Task material:

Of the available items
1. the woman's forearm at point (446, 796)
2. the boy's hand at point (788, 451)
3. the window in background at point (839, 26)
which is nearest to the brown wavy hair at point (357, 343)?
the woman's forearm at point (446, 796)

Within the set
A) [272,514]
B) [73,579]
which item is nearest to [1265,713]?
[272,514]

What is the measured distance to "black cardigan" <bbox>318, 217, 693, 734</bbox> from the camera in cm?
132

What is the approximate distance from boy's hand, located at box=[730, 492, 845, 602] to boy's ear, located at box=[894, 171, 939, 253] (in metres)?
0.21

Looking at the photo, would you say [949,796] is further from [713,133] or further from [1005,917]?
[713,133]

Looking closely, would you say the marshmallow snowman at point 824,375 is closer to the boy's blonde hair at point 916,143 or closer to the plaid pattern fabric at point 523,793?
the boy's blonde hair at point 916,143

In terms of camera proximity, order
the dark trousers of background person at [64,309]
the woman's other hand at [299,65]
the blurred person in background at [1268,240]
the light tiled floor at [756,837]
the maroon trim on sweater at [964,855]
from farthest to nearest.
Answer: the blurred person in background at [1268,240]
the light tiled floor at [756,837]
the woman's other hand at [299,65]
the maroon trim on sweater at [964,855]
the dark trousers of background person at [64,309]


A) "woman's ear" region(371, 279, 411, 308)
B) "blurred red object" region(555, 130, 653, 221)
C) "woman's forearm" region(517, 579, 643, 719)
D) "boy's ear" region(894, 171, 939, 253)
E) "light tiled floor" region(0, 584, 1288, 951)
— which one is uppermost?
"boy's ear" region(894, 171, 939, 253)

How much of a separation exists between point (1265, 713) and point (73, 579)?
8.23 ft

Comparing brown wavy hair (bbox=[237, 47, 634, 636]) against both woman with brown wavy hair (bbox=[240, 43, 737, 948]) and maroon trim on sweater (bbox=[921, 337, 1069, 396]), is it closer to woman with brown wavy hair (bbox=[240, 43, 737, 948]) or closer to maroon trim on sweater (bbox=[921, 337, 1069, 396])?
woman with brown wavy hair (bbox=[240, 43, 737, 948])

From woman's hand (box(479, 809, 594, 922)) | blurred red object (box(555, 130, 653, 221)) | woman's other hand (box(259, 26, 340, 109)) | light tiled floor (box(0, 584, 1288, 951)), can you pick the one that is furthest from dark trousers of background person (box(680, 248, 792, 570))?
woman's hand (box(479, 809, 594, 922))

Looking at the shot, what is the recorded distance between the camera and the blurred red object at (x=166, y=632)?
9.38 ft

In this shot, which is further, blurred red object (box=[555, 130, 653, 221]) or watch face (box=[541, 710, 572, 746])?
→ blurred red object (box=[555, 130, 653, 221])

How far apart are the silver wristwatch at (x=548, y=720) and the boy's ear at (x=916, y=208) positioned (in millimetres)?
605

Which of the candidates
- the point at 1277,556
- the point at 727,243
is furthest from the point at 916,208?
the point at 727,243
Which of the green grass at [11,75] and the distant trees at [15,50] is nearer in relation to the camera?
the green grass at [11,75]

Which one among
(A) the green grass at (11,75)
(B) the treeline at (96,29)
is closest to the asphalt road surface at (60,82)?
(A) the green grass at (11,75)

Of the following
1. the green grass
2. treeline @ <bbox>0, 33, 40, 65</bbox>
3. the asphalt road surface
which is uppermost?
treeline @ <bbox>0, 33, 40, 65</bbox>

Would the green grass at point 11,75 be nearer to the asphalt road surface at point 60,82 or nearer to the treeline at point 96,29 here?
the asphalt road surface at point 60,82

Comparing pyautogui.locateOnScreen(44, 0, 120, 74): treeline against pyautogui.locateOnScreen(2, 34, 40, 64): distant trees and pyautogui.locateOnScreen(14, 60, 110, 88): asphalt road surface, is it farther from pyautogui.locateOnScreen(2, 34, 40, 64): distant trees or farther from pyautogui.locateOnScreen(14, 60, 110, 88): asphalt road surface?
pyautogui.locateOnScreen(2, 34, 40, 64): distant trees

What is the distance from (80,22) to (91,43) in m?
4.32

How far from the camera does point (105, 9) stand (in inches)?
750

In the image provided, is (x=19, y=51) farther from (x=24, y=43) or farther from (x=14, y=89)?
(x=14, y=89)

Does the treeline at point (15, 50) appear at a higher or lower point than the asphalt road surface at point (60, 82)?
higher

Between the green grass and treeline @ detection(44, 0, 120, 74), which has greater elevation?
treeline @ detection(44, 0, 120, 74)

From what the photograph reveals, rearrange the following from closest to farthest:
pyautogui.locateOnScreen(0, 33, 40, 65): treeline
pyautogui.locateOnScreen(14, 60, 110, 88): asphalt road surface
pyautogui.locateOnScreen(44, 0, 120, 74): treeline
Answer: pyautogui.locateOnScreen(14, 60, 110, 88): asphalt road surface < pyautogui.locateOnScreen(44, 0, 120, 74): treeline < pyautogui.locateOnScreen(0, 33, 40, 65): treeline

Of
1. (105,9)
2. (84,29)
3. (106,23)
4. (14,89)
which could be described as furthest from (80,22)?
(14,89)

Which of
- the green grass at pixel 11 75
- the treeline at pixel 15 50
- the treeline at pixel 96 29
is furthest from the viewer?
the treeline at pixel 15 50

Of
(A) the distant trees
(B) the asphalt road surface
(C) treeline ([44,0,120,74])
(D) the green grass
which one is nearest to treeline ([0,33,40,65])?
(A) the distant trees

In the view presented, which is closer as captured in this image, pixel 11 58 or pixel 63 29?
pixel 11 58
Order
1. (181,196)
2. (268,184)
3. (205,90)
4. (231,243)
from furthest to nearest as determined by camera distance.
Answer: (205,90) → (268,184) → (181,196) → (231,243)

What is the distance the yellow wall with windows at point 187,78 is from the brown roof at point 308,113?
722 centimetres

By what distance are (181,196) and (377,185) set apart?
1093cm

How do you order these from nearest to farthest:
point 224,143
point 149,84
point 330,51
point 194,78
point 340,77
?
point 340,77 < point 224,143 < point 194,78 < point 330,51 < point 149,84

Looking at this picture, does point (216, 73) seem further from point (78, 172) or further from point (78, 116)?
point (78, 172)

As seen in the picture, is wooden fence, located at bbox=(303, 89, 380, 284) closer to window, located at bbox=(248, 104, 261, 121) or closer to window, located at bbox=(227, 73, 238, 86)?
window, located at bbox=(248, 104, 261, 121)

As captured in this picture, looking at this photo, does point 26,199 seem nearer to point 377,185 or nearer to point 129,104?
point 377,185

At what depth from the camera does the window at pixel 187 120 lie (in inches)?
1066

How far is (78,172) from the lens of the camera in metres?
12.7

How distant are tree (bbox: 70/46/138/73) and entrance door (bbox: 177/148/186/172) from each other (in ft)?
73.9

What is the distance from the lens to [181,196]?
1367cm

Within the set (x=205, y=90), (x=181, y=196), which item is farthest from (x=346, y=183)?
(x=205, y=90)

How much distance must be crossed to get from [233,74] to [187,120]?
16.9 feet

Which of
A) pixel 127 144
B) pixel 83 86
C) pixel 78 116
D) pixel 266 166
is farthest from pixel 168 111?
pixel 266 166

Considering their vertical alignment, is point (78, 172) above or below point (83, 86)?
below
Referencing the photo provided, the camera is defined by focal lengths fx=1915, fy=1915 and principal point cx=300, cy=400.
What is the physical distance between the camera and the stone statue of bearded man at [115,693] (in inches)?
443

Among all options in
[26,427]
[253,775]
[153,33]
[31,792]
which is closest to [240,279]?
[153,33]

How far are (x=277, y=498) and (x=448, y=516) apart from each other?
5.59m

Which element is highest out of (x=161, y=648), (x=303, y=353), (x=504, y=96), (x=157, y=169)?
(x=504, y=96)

What is needed:
Copy the lines from the one holding "Among all options in" through the last line, inclusive, with their requests, and offset every number in the answers (the point coordinates and the distance figure alike) by adding 129.

Written response:
Among all options in
[26,427]
[253,775]
[153,33]
[31,792]
which is closest to [240,279]?
[282,162]

How far are (x=277, y=498) and (x=448, y=516) apart from each other?
134.59m

Which element is highest out of (x=161, y=648), (x=303, y=353), (x=504, y=96), (x=157, y=169)?
(x=633, y=225)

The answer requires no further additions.